Primera lectura


Lectura del libro de los Hechos de los apóstoles 5, 17-26


En aquellos días, el sumo sacerdote y todos los suyos, que integran la secta de los saduceos, en un arrebato de celo, prendieron a los apóstoles y los metieron en la cárcel pública. Pero, por la noche, el ángel del Señor les abrió las puertas de la cárcel y los sacó fuera, diciéndoles:

«Marchaos y, cuando lleguéis al templo, explicad al pueblo todas estas palabras de vida».

Entonces ellos, al oírlo, entraron en el templo al amanecer y se pusieron a enseñar. Llegó entre tanto el sumo sacerdote con todos los suyos, convocaron el Sanedrín y el pleno de los ancianos de los hijos de Israel, y mandaron a la prisión para que los trajesen. Fueron los guardias, no los encontraron en la cárcel, y volvieron a informar, diciendo:

«Hemos encontrado la prisión cerrada con toda seguridad, y a los centinelas en pie a las puertas; pero, al abrir, no encontramos a nadie dentro».

Al oír estas palabras, ni el jefe de la guardia del templo ni los sumos sacerdotes atinaban a explicarse qué había pasado. Uno se presentó, avisando:

«Mirad, los hombres que metisteis en la cárcel están en el templo, enseñando al pueblo».

Entonces el jefe salió con los guardias y se los trajo, sin emplear la fuerza, por miedo a que el pueblo los apedrease.


Palabra de Dios



Salmo


Sal 33, 2-3. 4-5. 6-7. 8-9

R/. El afligido invocó al Señor, y él lo escuchó



Bendeciré al Señor en todo tiempo, no cesará mi boca de alabarlo. Mi alma se gloría en el Señor: que lo oigan los humildes y se alegren. R/.


Engrandezcan conmigo al Señor y ensalcemos a una su nombre. Busqué al Señor y me dio una respuesta y me libró de todos mis temores. R/.
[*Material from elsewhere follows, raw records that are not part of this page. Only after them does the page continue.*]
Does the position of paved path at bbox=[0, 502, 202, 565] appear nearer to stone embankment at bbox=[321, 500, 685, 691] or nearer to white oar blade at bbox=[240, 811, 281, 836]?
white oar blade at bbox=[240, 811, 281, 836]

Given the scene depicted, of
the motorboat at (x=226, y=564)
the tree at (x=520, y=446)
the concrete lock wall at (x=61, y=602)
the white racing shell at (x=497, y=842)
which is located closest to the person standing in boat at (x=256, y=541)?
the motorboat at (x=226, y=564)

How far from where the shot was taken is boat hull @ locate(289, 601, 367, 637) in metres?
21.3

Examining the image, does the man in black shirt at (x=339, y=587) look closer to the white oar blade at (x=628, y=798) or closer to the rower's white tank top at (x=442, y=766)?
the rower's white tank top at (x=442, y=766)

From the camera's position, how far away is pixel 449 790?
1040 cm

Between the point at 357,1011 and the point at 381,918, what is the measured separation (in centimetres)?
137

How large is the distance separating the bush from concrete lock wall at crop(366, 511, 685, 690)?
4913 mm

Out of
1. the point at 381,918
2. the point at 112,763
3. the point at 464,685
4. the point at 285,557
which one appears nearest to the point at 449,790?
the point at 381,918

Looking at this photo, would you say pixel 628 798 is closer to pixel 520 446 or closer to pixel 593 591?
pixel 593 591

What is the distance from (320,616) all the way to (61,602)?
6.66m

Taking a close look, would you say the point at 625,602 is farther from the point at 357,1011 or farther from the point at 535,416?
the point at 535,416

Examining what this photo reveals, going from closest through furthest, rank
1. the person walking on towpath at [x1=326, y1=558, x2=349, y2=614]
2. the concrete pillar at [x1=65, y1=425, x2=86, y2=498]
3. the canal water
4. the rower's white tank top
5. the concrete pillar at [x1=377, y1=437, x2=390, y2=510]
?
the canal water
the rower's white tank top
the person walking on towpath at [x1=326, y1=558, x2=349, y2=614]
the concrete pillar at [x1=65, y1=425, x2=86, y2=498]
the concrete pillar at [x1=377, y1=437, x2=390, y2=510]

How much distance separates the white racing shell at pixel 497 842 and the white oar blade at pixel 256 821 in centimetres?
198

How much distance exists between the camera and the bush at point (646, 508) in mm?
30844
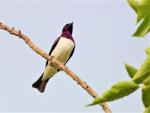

Mírenlo a él y serán iluminados y no tendrán más cara de frustrados. Este pobre gritó y el Señor lo escuchó, y lo salvó de todas sus angustias. R/.


El ángel del Señor hace sus rondas junto a los que le temen y los guarda. Gusten y vean cuán bueno es el Señor ¡dichoso aquel que busca en él asilo! R/.




Evangelio


Lectura del santo evangelio según san Juan 3, 16-21


¡Así amó Dios al mundo! Le dio al Hijo Unico, para que quien cree en él no se pierda, sino que tenga vida eterna.

Dios no envió al Hijo al mundo para condenar al mundo, sino para que se salve el mundo gracias a él.

Para quien cree en él no hay juicio. En cambio, el que no cree ya se ha condenado, por el hecho de no creer en el Nombre del Hijo único de Dios.

Esto requiere un juicio: la luz vino al mundo, y los hombres prefirieron las tinieblas a la luz, porque sus obras eran malas.

Pues el que obra el mal odia la luz y no va a la luz, no sea que sus obras malas sean descubiertas y condenadas.

Pero el que hace la verdad va a la luz, para que se vea que sus obras han sido hechas en Dios.


Palabra del Señor


Tanto amó Dios al mundo que entregó a su Unigénito

REFLEXION


En el Evangelio de hoy vemos como todo lo que hizo Dios fue movido por el amor, no por la malicia, ni por la vanidad. Todo lo que sale de sus manos es producto del amor, porque eso es lo que es Dios, es Amor, no sabe más que amar.

En el dialogo de Jesús con Nicodemo, se recuerda que Dios nos envió a su hijo movido por el amor. “Tanto amó Dios al mundo que entregó a su hijo único”. Y ¿para qué le mandó hasta nosotros? No para condenar, para castigar a los habitantes de la tierra, sino para todo lo contrario para salvarlos a todos “para que no perezca ninguno de los que creen en él, sino que tengan vida eterna”.

Esta fue la intención amorosa de Dios con el envío de su hijo Jesús. Pero no quiere salvarnos sin nuestra colaboración. Nos deja libres para aceptar o rechazar su sublime regalo.

El que cree en él, no será condenado; el que no cree, ya está condenado, porque no ha creído en el nombre del Hijo único de Dios”.

Asi que hoy evaluate porque solo nosotros mismos tenemos la decisión de elegir.